Time Series Cube DM - IVOA Note

Markus Demleitner msdemlei at ari.uni-heidelberg.de
Mon Feb 20 10:09:11 CET 2017

Hi Mark, dear DM community

While I don't care too much about the particulars of the time series,
I do care about consistency, so...

On Thu, Feb 16, 2017 at 01:16:58PM -0500, CresitelloDittmar, Mark wrote:
> science cases) and am pleased to
> see that there is a high degree of compatibility with the Cube
> representation.  So much so that I'm
> confused about comments/objections regarding the cube model dependencies.

... that's a relief.  The other thing, however, I really care about
is DM independence, and there I beleive there's not much
compatibility yet.  

My basic premise is that as soon as DMs import one another (excepting
small "utility DMs" like ivoa in the VO-DML proposal), we quickly
have a system in which you can't change a thing without bringing down
everything.  Much like four points connected to each other to form a
rigid pyramid in which you can't move a vertex without moving at
least two others.

And hence let me try once more to explain why I think we're now in a
position to stop "cross-importing" datasets (as NDCube still does)
and migrate to a nice model of smallish, specialised, independently
developable DMs.

>    + Section 3.1
>       "because we use them as black boxes, it does not matter if these data
> models change.."
>       I'm not sure this is true.. or if it is, it is due to glossing over
>       some details.
>         o it looks like you're saying that a Time Series instance has
>            ObsDataset metadata as
>            described in 'the Dataset model'.. presumably any version thereof

Exactly: any version thereof.  Or, if necessary, multiple versions
thereof.  Let's take DatasetDM as an example.  Schematically, the
annotation would be something like

  creatorDID: ivo://foo.bar/quux?1
  dataProductType: timeseries

Note that this works independently of all other annotation.  A
document with such a thing, by this annotation, *is an* instance of
Dataset.  That it's also an instance of NDCube (say) is irrelevant
for this fact (and conversely, NDCube, as a way to reference array
axes and/or table columns and label them as independent and dependent
axes, doesn't need to know anything about that).

The great thing is that, when someone would like to make it easier
for datacite to process our datasets, they can easily drop in
*another* type/representation of dataset metadata, say

    creatorName: Smith, John
    nameIdentifier: 1000.123558
  ResourceType: Dataset/timeseries

This way *both* VO clients understanding ds:Dataset and whatever
software understands the DataCite annotation will be able to figure
out their particular dataset metadata, independent of whether they
have any business with NDCube or anything else.  If we were to phase
out ds:Dataset in favour of dcds:Dataset, NDCube could stay just what
it was.

>         o but you show the model import.. the vo-dml model import includes
>           the URL to a specific version

Yes, and as said above you could even have several versions of the
same DM; that, however, should only be necessary (or even allowed)

DATASET SECTION:

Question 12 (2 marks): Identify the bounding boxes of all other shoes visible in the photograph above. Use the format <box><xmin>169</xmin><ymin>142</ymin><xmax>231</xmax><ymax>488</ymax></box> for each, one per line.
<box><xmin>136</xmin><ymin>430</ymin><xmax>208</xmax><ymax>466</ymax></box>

PROBLEM 1: From the mailing-list post, list every annotation field name that appears in its two schematic annotation examples.
PROBLEM 2:
Answer these about the mailing-list post, one per line:
(a) What date and time does the post carry?
(b) What shape does the writer use to picture data models that import one another?
(c) What does the writer say NDCube still does?
PROBLEM 3: Copy part of the mailing-list post with one change: begin at the words that have "Note that this", stop after "anything about that).", and substitute "the cube model" for "NDCube" throughout.
The material is separate from the mailing-list post and plays no part here.

CORRECT ANSWER 1: creatorDID, dataProductType, creatorName, nameIdentifier, ResourceType

CORRECT ANSWER 2:
(a) Mon Feb 20 10:09:11 CET 2017
(b) A rigid pyramid of four points connected to each other
(c) It still cross-imports datasets.

CORRECT ANSWER 3:
Note that this works independently of all other annotation.  A
document with such a thing, by this annotation, *is an* instance of
Dataset.  That it's also an instance of the cube model (say) is irrelevant
for this fact (and conversely, the cube model, as a way to reference array
axes and/or table columns and label them as independent and dependent
axes, doesn't need to know anything about that).